Ter uma menstruação intensa depois dos 40 anos, a ponto de encharcar absorventes em pouco tempo, pode estar relacionado às mudanças hormonais que antecedem a menopausa. Entretanto, o aumento do fluxo menstrual também pode indicar miomas, pólipos ou outras alterações ginecológicas. Por isso, uma mudança persistente no padrão do sangramento não deve ser atribuída automaticamente aos hormônios. Observar a duração do ciclo e a quantidade de sangue perdido ajuda a identificar quando é necessário investigar.
Por que a menstruação pode ficar mais intensa depois dos 40?
Durante a perimenopausa, período de transição para a menopausa, as oscilações hormonais podem tornar a ovulação irregular. Isso pode provocar mudanças na duração dos ciclos e na quantidade de sangue eliminado durante a menstruação.
Entretanto, miomas uterinos, pólipos endometriais, adenomiose e alterações na tireoide também podem aumentar o sangramento. Em alguns casos, é necessário investigar alterações no revestimento interno do útero, chamado endométrio.

Como identificar uma menstruação intensa?
O sangramento menstrual aumentado pode ser percebido quando o fluxo passa a interferir nas atividades diárias ou exige trocas de absorventes muito mais frequentes do que o habitual. Conheça também os sintomas e as causas da menorragia.
Segundo o Colégio Americano de Obstetras e Ginecologistas (ACOG), alguns sinais ajudam a reconhecer um fluxo menstrual excessivo:
- Absorventes encharcados: necessidade de trocar um ou mais absorventes por hora durante várias horas seguidas.
- Menstruação prolongada: sangramento que dura mais de sete dias.
- Trocas durante a noite: necessidade de acordar para substituir o absorvente.
- Coágulos grandes: eliminação frequente de coágulos maiores do que o habitual.
- Limitação da rotina: dificuldade para trabalhar, sair de casa ou realizar atividades por causa do fluxo.
O que um estudo científico revela sobre o fluxo menstrual?
As mudanças no sangramento durante a transição para a menopausa foram acompanhadas em uma pesquisa com mulheres de diferentes origens étnicas. Os resultados ajudam a compreender como o fluxo pode variar nessa fase, mas não significam que todo sangramento intenso seja esperado ou dispensável de investigação.
Segundo o estudo de coorte prospectivo Bleeding patterns during the menopausal transition in the multi-ethnic Study of Women’s Health Across the Nation (SWAN), publicado na revista BJOG em 2014, episódios de sangramento intenso ou prolongado foram observados durante a transição menopausal.
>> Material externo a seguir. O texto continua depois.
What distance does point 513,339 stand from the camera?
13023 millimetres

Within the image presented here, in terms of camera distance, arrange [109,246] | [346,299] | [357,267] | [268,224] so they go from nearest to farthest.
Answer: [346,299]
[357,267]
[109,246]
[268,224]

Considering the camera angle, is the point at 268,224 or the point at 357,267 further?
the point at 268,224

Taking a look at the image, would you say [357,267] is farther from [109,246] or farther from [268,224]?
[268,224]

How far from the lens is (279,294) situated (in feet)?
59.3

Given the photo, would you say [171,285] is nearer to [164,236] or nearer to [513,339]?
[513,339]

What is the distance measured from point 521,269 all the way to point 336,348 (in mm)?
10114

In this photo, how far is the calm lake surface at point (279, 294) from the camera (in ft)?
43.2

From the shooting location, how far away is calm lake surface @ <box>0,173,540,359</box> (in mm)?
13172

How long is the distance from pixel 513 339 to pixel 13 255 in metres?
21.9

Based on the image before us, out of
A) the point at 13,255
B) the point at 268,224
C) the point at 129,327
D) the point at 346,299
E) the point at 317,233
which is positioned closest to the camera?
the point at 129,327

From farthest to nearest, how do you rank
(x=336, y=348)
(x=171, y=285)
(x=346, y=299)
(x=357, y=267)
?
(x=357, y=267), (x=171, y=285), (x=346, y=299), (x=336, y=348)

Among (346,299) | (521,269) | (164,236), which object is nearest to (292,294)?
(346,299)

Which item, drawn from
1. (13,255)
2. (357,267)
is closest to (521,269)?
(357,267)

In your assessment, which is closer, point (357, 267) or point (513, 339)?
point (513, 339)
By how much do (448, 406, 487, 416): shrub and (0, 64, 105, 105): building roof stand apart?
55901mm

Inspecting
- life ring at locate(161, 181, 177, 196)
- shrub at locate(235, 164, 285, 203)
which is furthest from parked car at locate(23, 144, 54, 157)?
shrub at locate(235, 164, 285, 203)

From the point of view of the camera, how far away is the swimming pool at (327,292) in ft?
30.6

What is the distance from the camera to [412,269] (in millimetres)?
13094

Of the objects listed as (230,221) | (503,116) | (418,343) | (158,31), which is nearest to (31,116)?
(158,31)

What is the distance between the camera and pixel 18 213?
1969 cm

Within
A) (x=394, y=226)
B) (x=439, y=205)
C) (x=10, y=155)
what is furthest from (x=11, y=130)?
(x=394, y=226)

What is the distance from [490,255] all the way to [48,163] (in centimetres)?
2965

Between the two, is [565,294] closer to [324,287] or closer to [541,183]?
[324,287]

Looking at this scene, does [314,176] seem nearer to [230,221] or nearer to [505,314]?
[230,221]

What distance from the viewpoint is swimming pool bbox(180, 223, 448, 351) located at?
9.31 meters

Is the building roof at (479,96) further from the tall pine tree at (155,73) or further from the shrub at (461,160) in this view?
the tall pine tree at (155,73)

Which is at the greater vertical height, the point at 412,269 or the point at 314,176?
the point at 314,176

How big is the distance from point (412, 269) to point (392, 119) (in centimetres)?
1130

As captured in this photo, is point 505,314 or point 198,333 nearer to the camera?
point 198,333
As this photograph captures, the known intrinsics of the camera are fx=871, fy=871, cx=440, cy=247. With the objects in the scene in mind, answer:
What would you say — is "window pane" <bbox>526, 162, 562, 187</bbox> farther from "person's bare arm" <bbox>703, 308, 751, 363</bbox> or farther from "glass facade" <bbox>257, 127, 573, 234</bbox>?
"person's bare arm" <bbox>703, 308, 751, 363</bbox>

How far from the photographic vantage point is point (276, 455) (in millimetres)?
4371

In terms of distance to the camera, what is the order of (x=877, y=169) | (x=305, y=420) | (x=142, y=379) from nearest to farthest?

A pesquisa, que acompanhou 1.320 mulheres, também identificou associações entre alterações do sangramento, fase da transição menopausal e presença de miomas uterinos.
O que anotar antes da consulta ginecológica?
Registrar as características da menstruação ajuda o ginecologista a avaliar a intensidade do sangramento e identificar possíveis alterações. Um calendário menstrual, no papel ou no celular, pode facilitar esse acompanhamento.
- Duração da menstruação: anote o primeiro e o último dia do sangramento.
- Frequência das trocas: registre quantos absorventes utiliza e se ficam completamente encharcados.
- Sangramentos fora do período: observe se aparecem manchas de sangue entre as menstruações ou após relações sexuais.
- Sintomas associados: registre cólicas intensas, cansaço, tontura ou falta de ar.
Evite iniciar medicamentos hormonais ou para reduzir o sangramento por conta própria. O tratamento depende da causa e pode exigir exames de sangue, ultrassonografia ou outros procedimentos indicados pelo médico.

Quando o sangramento intenso exige atendimento médico?
Mudanças persistentes no fluxo, menstruações prolongadas ou sangramentos fora do período menstrual merecem avaliação ginecológica. A perda excessiva de sangue pode provocar deficiência de ferro e anemia, além de indicar condições que precisam de tratamento.
Se o sangramento for muito intenso e vier acompanhado de tontura importante, desmaio, falta de ar ou fraqueza intensa, procure atendimento de emergência imediatamente. Encharcar um absorvente por hora durante várias horas também exige avaliação rápida, mesmo sem outros sintomas.
Este conteúdo é apenas informativo e não substitui a avaliação de um médico.